THREE OF Dell's Irish subsidiaries made a combined pretax profit of €94 million in the year to February 2nd, 2007, according to accounts files recently by the companies. They reported a combined turnover for the year of €7,551 million.
Computer maker Dell has a number of Irish subsidiaries, some of whom file accounts with the Companies Registration Office. It employs more than 4,000 staff in Ireland and accounts for close to 6 per cent of gross national product.
The accounts for Dell Direct, which is based in Cherrywood, Co Dublin, and has one of the largest customer call centres in Ireland, show it had a turnover of €150 million in the year to February 2nd, 2007. It made a pretax profit of €42.9 million, up from €11 million the previous year. The tax charge was €7 million.
The accounts state the company is engaged in the provision of data processing services, telemarketing sales and ancillary post-sales technical support. The Cherrywood centre services the Irish market and the home and small/medium-sized business sector in the UK.
During the financial year the company sold its property in Bray, Co Wicklow, recording a gain of €27 million, according to the accounts.
The average number of people employed during the year was 1,569, at a cost to the company of €85 million.

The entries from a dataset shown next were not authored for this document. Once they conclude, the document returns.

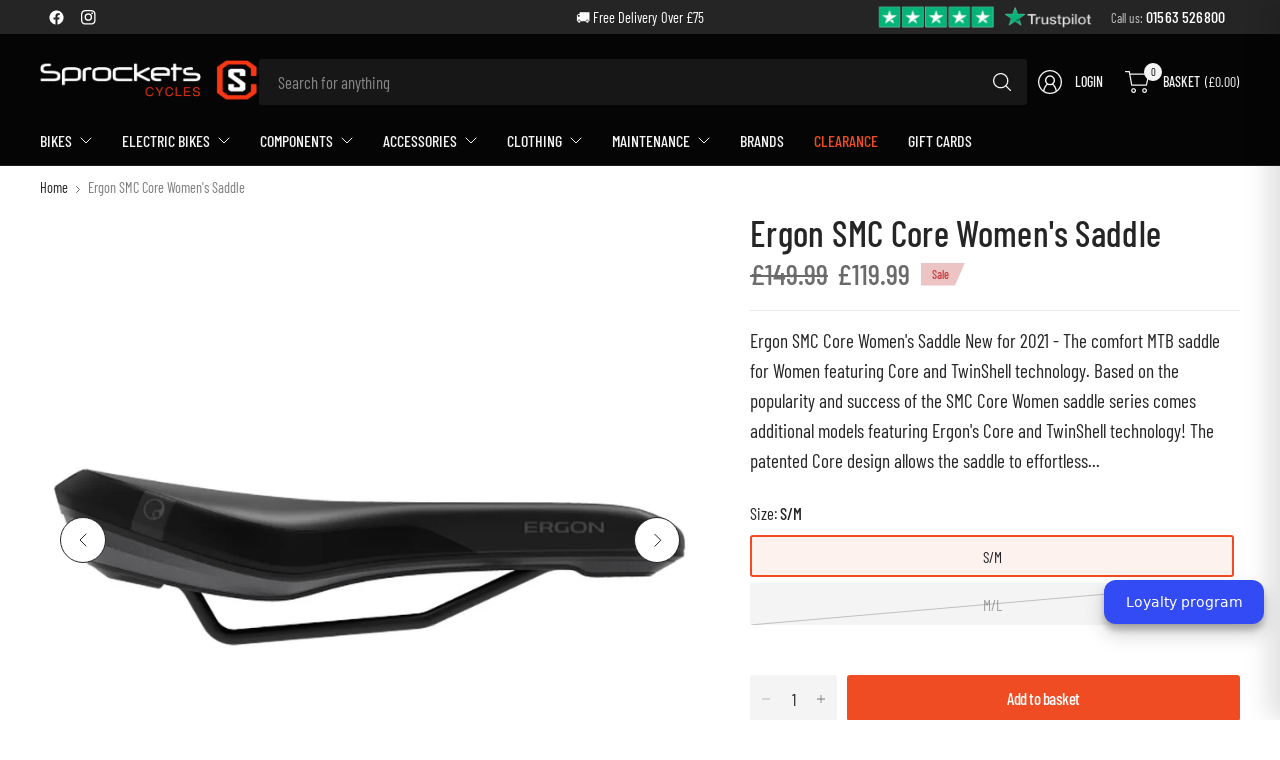

--- FILE ---
content_type: text/javascript
request_url: https://www.sprocketscycles.com/cdn/shop/t/13/assets/sticky-scroller.js?v=66968013060721931521757496215
body_size: -128
content:
if(!customElements.get("sticky-scroller")){class StickyScroller extends HTMLElement{constructor(){super(),this.headerHeight=parseInt(getComputedStyle(document.documentElement).getPropertyValue("--header-height"),10),this.parent=this.closest(".sticky-scroller--parent"),this.newScrollPosition=0,this.oldScrollPositon=0,this.ticking=!1}connectedCallback(){this.element=this.querySelector(".sticky-scroller--element"),this.siblings=this.parent?.querySelectorAll(".sticky-scroller--compare"),this.collapsibles=this.parent.querySelectorAll(".accordion"),window.addEventListener("resize",this.onResize.bind(this)),window.addEventListener("scroll",this.onScroll.bind(this),{passive:!0}),window.dispatchEvent(new Event("resize")),this.collapsibles.length&&this.collapsibles.forEach(collapsible=>{collapsible.addEventListener("animationend",()=>{this.onResize()})})}getSiblingsHeight(){return this.disable(!1),this.siblingHeight=0,this.siblings.forEach(sibling=>{this.siblingHeight+=sibling.offsetHeight}),this.siblingHeight}onResize(){this.getSiblingsHeight()&&(this.getSiblingsHeight()<=this.element.offsetHeight?this.disable(!0):this.activate())}onScroll(){this.newScrollPosition=window.scrollY,this.ticking||(window.requestAnimationFrame(()=>{this.translate(),this.ticking=!1,this.oldScrollPositon=this.newScrollPosition}),this.ticking=!0)}activate(){this.element.style.overflowY="hidden",this.element.classList.remove("sticky-scroller--disabled"),this.ticking=!1,window.dispatchEvent(new Event("scroll"))}disable(scroll){scroll&&(this.element.style.overflowY="auto"),this.element.classList.add("sticky-scroller--disabled")}translate(){const parentRect=this.parentElement.getBoundingClientRect(),distance=this.newScrollPosition-this.oldScrollPositon;parentRect.top>this.headerHeight&&distance>0||parentRect.bottom<window.innerHeight&&distance<0||(this.element.scrollTop+=distance)}}customElements.define("sticky-scroller",StickyScroller)}
//# sourceMappingURL=/cdn/shop/t/13/assets/sticky-scroller.js.map?v=66968013060721931521757496215
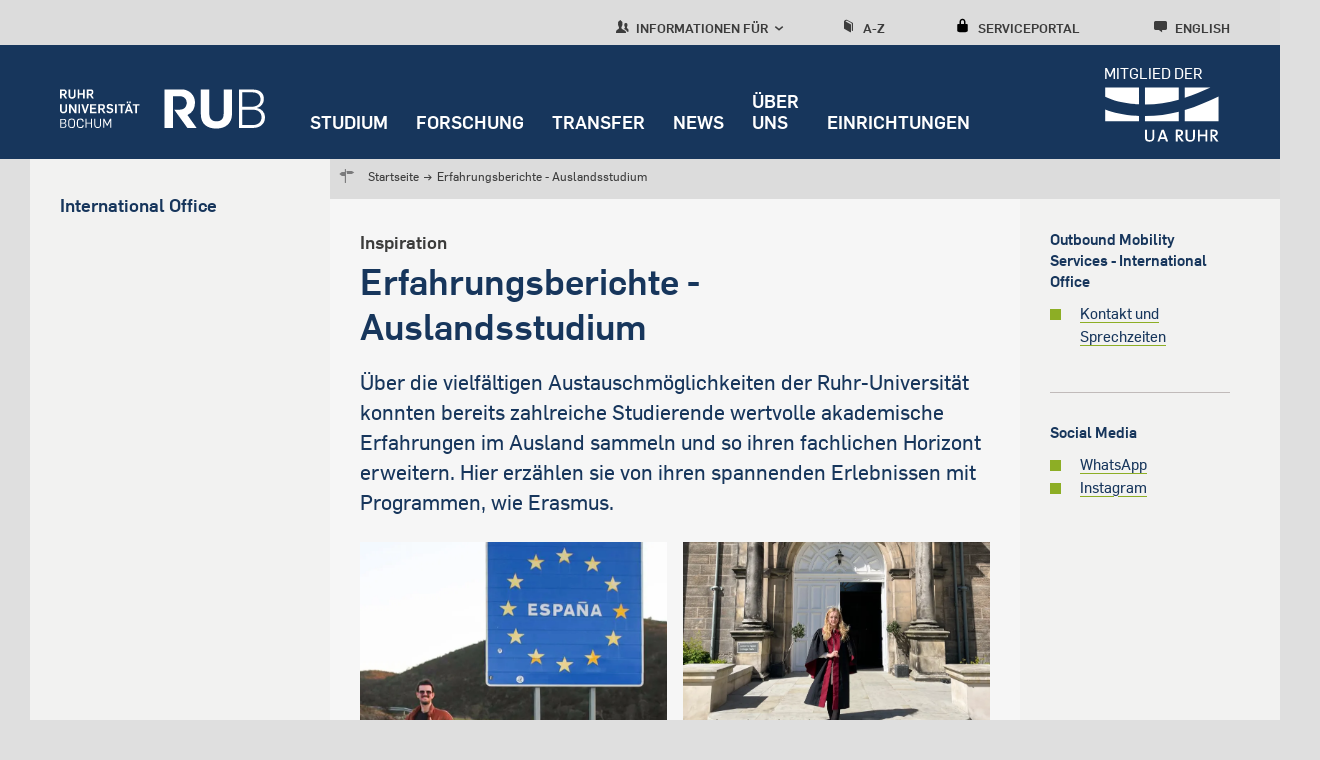

--- FILE ---
content_type: text/plain; charset=UTF-8
request_url: https://international.ruhr-uni-bochum.de/de/session/token
body_size: 94
content:
oVxFXbMag3TvLepT1fbLHwKa07ZZ3vL-2XWJY_AR9rU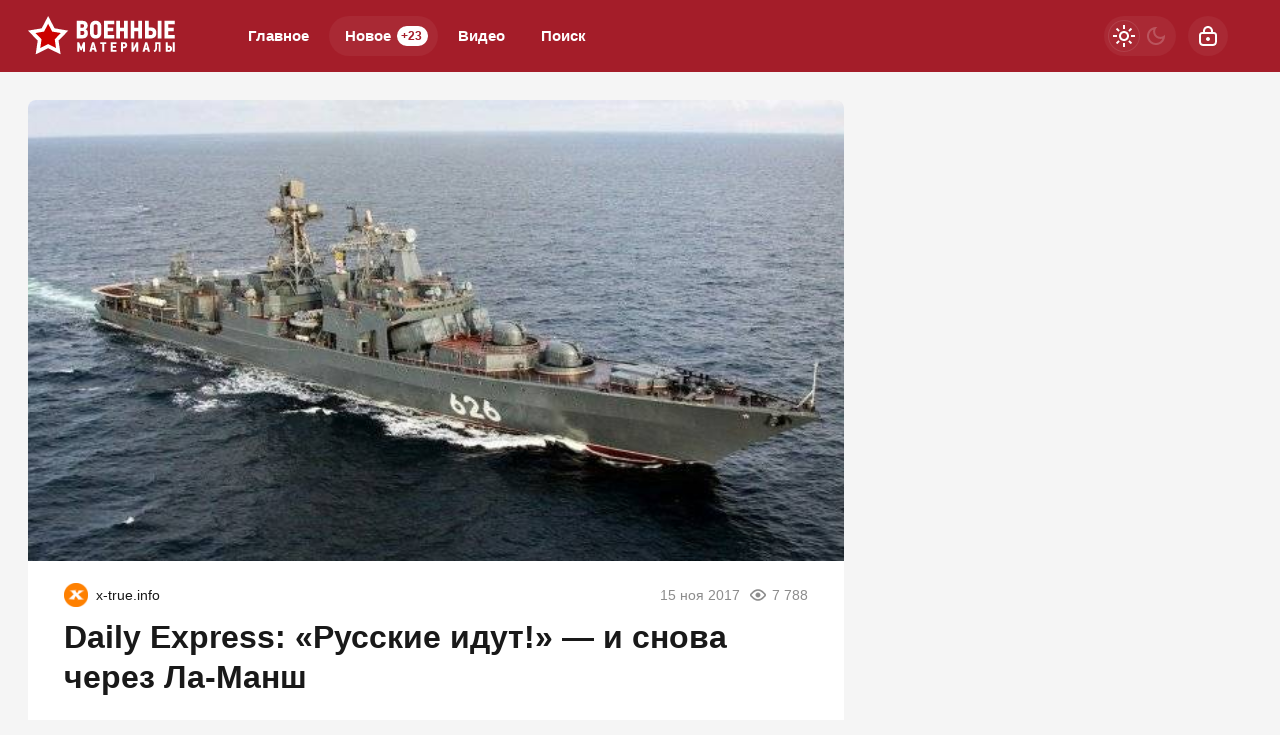

--- FILE ---
content_type: image/svg+xml
request_url: https://warfiles.ru/templates/warfiles/images/play.svg
body_size: 177
content:
<svg width="64" height="64" viewBox="0 0 64 64" xmlns="http://www.w3.org/2000/svg">
<path d="M45.5 31.134C46.1667 31.5189 46.1667 32.4811 45.5 32.866L24.5 44.9904C23.8333 45.3753 23 44.8942 23 44.1244L23 19.8756C23 19.1058 23.8333 18.6247 24.5 19.0096L45.5 31.134Z" fill="#ffffff"/>
</svg>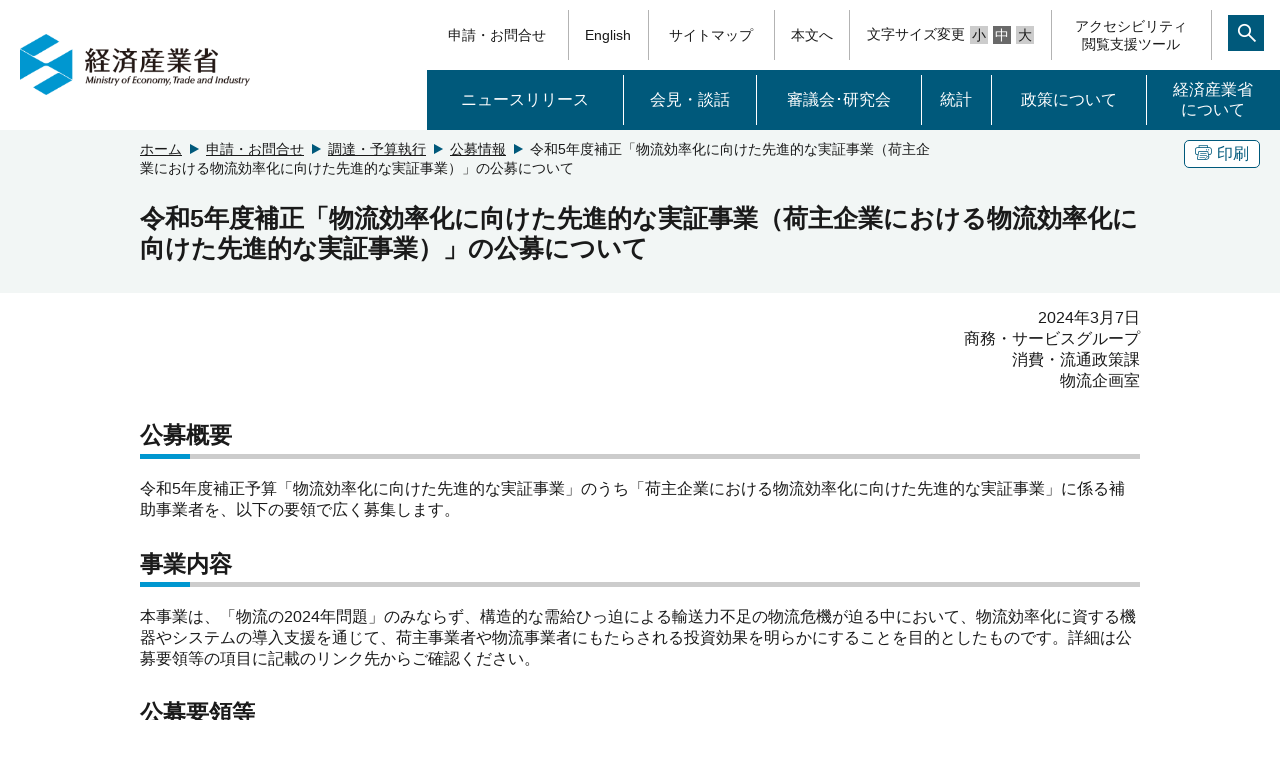

--- FILE ---
content_type: text/html
request_url: https://www.meti.go.jp/information/publicoffer/kobo/2024/k240307001.html
body_size: 2440
content:
<!DOCTYPE html>
<html lang="ja">
<head>
<meta http-equiv="X-UA-Compatible" content="IE=edge">
<meta charset="UTF-8">
<meta name="format-detection" content="telephone=no">
<meta name="viewport" content="width=device-width,initial-scale=1.0,minimum-scale=1.0">
<meta name="description" content="令和5年度補正「物流効率化に向けた先進的な実証事業（荷主企業における物流効率化に向けた先進的な実証事業）」の公募について">
<meta name="keywords" content="">
<link rel="shortcut icon" href="/favicon.ico">
<title>令和5年度補正「物流効率化に向けた先進的な実証事業（荷主企業における物流効率化に向けた先進的な実証事業）」の公募について （METI/経済産業省）</title>
<link rel="stylesheet" media="screen" href="/css_2017/style.css">
<link rel="stylesheet" media="print" href="/css_2017/print.css">
<link href="/icomoon/style.css" rel="stylesheet">
<script src="/js_2017/jquery-3.2.1.min.js"></script>
<script src="/js_2017/jquery-migrate.js"></script>
<script src="/js_2017/jquery.matchHeight-min.js"></script>
<script src="/js_2017/base.js"></script>
<script src="/js_2017/ewbc.min.js" id="pt_loader"></script>

<script>
$(function(){
   // #で始まるアンカーをクリックした場合に処理
   $('a[href^="#"]').click(function() {
      // スクロールの速度
      var speed = 400; // ミリ秒
      // アンカーの値取得
      var href= $(this).attr("href");
      // 移動先を取得
      var target = $(href == "#" || href == "" ? 'html' : href);
      // 移動先を数値で取得
      var position = target.offset().top;
      // スムーススクロール
      $('body,html').animate({scrollTop:position}, speed, 'swing');
      if (href == "#pagetop") {
        $('h1.top_logo a').focus();
      }
      return false;
   });
});
</script>
</head>

<body id="pagetop">
  <script src="/js_2017/header.js"></script>
  <script src="/js_2017/msearch.js"></script>
  <noscript><div class="jsOn">すべての機能をご利用いただくにはJavascriptを有効にしてください。Javascriptを無効のまま閲覧される方は<a href="/sitemap/index.html">サイトマップからページをご覧ください。</a></div></noscript>	

  <div id="main" tabindex="120">
    <div class="bg-g">
      <div class="w1000">
        <div class="clearfix">
          <div class="btn clearfix">
            <div class="border-btn"><a href="javascript:void(0)" onclick="window.print();return false;" tabindex="110"><span class="icon-copy"></span>印刷</a></div>
          </div>
          <!-- Breadcrumb List -->
          <div class="pan">
            <ol>
              <li><a tabindex="100" href="/">ホーム</a></li>
              <li><a tabindex="100" href="/main/take_action.html">申請・お問合せ</a></li>
              <li><a tabindex="100" href="/information/publicoffer/index.html">調達・予算執行</a></li>
              <li><a tabindex="100" href="/information/publicoffer/kobo.html">公募情報</a></li>
              <li>令和5年度補正「物流効率化に向けた先進的な実証事業（荷主企業における物流効率化に向けた先進的な実証事業）」の公募について</li>
            </ol>
          </div>
        </div>
        <h1 id="MainContentsArea">令和5年度補正「物流効率化に向けた先進的な実証事業（荷主企業における物流効率化に向けた先進的な実証事業）」の公募について</h1>
      </div>
    </div>
    <div class="main w1000">
      <p class="rightPosT">2024年3月7日<br>商務・サービスグループ<br>消費・流通政策課<br>物流企画室</p>

            <h2>公募概要</h2>
          <p>令和5年度補正予算「物流効率化に向けた先進的な実証事業」のうち「荷主企業における物流効率化に向けた先進的な実証事業」に係る補助事業者を、以下の要領で広く募集します。</p>
                <h2>事業内容</h2>
          <p>本事業は、「物流の2024年問題」のみならず、構造的な需給ひっ迫による輸送力不足の物流危機が迫る中において、物流効率化に資する機器やシステムの導入支援を通じて、荷主事業者や物流事業者にもたらされる投資効果を明らかにすることを目的としたものです。詳細は公募要領等の項目に記載のリンク先からご確認ください。</p>
                <h2>公募要領等</h2>
          <p>公募要領等は、以下のリンク先からご確認ください。</p>
                          <ul class="lnkLst">
                                                <li><a href="https://logiefficiency-meti.jp/">物流効率化に向けた先進的な実証事業ウェブサイト<img src="/img_2017/template/icon_link.gif" width="16" height="16" alt="外部リンク"></a>                                        </li>                                  </ul></li>
                                        </ul>
                            <h2>公募期間</h2>
          <p>2024年3月7日（木曜日）～2024年4月3日（水曜日）17時必着</p>
                <h2>お問合せ先</h2>
          <h3>本事業の趣旨について</h3> 
<p>〒100-8901 東京都千代田区霞が関1-3-1<br> 経済産業省 商務・サービスグループ 物流企画室<br> 担当：大西、相原、吉田<br> E-MAIL：<a href="mailto:exl-bzl-ryutsu-butsuryu-yosan@meti.go.jp">exl-bzl-ryutsu-butsuryu-yosan@meti.go.jp<img alt="メールリンク" height="14" width="16" src="/img_2017/template/icon_maillink.gif"></a></p> 
<h3>申請方法、申請書の記載内容、その他事業全般について</h3> 
<p>物流効率化に向けた先進的な実証事業事務局<br> TOPPAN株式会社<br> E-MAIL：<a href="mailto:info_robot@logiefficiency-meti.jp">info_robot@logiefficiency-meti.jp<img alt="メールリンク" height="14" width="16" src="/img_2017/template/icon_maillink.gif"></a></p>
      
      <div class="b-top">
        <p>最終更新日：2024年3月7日</p>
      </div>
    </div>
  </div>
<script src="/js_2017/footer.js"></script>
</body>
</html>



--- FILE ---
content_type: application/javascript
request_url: https://www.meti.go.jp/js_2017/msearch.js
body_size: 1021
content:
var submit_url = "/search/result.html";
var apid = "010";
var size = 10;

var txt1 =
	"<form action=\"" + submit_url + "\">"
	+ "<dl class=\"g-sch2011 r6\">"
	+ "<dt><label for=\"q\"><width=\"1\" height=\"1\" /></label></dt>"
	+ "<dd><input type=\"text\" name=\"q\" class=\"txtFld\" maxlength=\"256\" title=\"ここに検索語句を入力\" /></dd>"
	+ "<dd class=\"frame r5\"><input type=\"submit\" value=\"検索\" class=\"btn2011\" /></dd>"
	+ "<dd class=\"more\"><a href=\"/search_ex.html\">拡張検索</a></dd>"
	+ "</dl>"
	+ "<input type=\"hidden\" name=\"apid\" value=\"" + apid + "\">"
	+ "<input type=\"hidden\" name=\"sz\"   value=\"" + size + "\">"
	+ "<input type=\"hidden\" name=\"pg\"   value=\"1\">"
	+ "<input type=\"hidden\" name=\"meta\" value=\"1\">"
	+ "<input type=\"hidden\" name=\"sort\" value=\"1\">"
	+ "</form>";
var _id_list = ["tool2011", "tool2011_pc", "tool2011_sp"];
for(var _id in _id_list) {
	var obj = document.getElementById(_id_list[_id]);
	if (obj) {
		obj.innerHTML=txt1;
	}
}

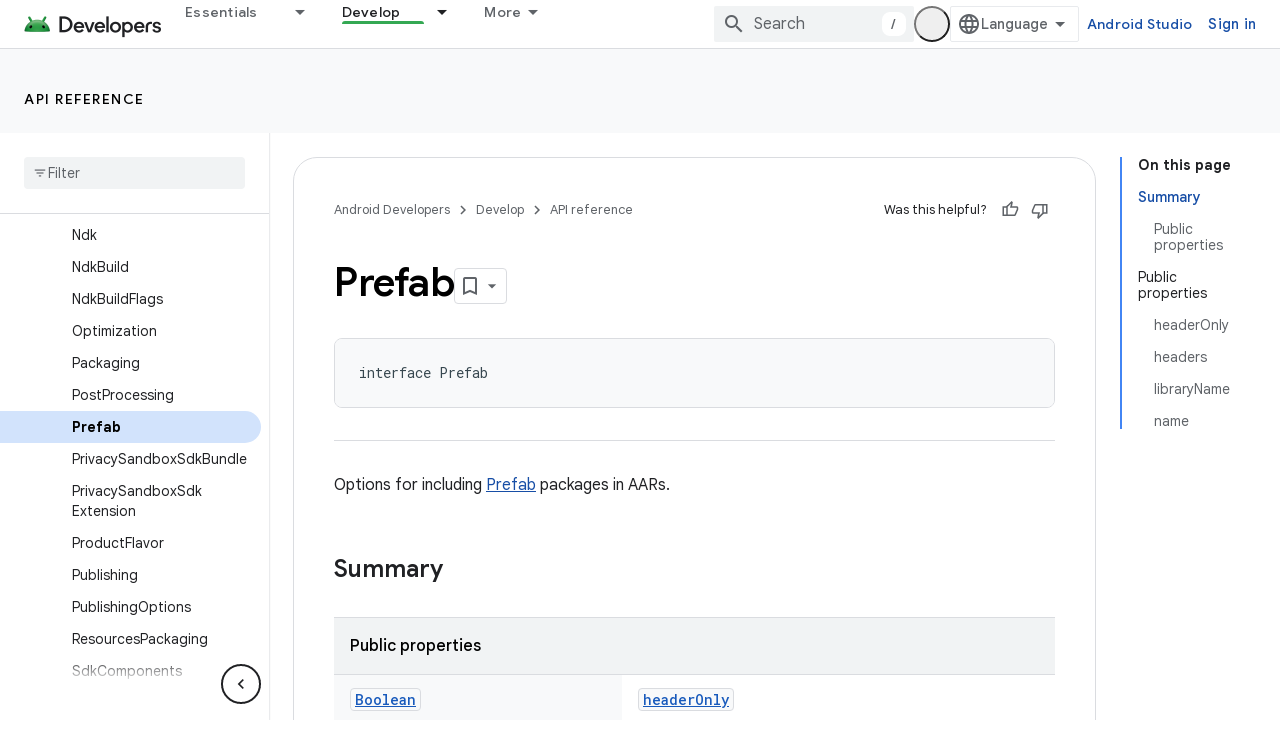

--- FILE ---
content_type: text/html; charset=UTF-8
request_url: https://feedback-pa.clients6.google.com/static/proxy.html?usegapi=1&jsh=m%3B%2F_%2Fscs%2Fabc-static%2F_%2Fjs%2Fk%3Dgapi.lb.en.2kN9-TZiXrM.O%2Fd%3D1%2Frs%3DAHpOoo_B4hu0FeWRuWHfxnZ3V0WubwN7Qw%2Fm%3D__features__
body_size: 80
content:
<!DOCTYPE html>
<html>
<head>
<title></title>
<meta http-equiv="X-UA-Compatible" content="IE=edge" />
<script type="text/javascript" nonce="7Mk848NEMGlJ8GKT-RRLpA">
  window['startup'] = function() {
    googleapis.server.init();
  };
</script>
<script type="text/javascript"
  src="https://apis.google.com/js/googleapis.proxy.js?onload=startup" async
  defer nonce="7Mk848NEMGlJ8GKT-RRLpA"></script>
</head>
<body>
</body>
</html>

Dell Products, which sells and distributes Dell products, made a pretax profit of $52 million (€32.8 million) in the year to February 2nd, 2007, and paid $10.5 million in tax. Turnover was $11,698 million, a $405 million increase on the previous year.
The accounts state the principal activity of the company was the sale and distribution of Dell manufactured systems and third-party manufactured computer option products. These were sold to end customers through group companies acting as agents, and to other group companies, according to the accounts.
Commission and other costs paid to group companies in this regard totalled $1,336 million, according to the accounts.
In the fiscal year, revenue growth occurred primarily in France and Germany. All product categories experienced growth "with the exception of desktop PCs", according to the accounts.
A geographical breakdown showed sales in Europe of $11,510 million and $188 million in the "rest of the world".
The company employed 1,062 people, at a cost of $20 million.
Dell Research, which develops "inventions relating to the manufacturing of personal computers and peripheral equipment", according to the accounts, made a pretax profit of $29 million, down from $31 million the previous year. It paid no tax on either year's profits.
Income from patent royalty was $31 million in the year to February 2nd, 2007, down from $32.5 million the previous year.
The accounts state that on December 6th, 2006, the company's Dutch parent, Dell Products Europe BV, terminated its patent royalty agreement with the company.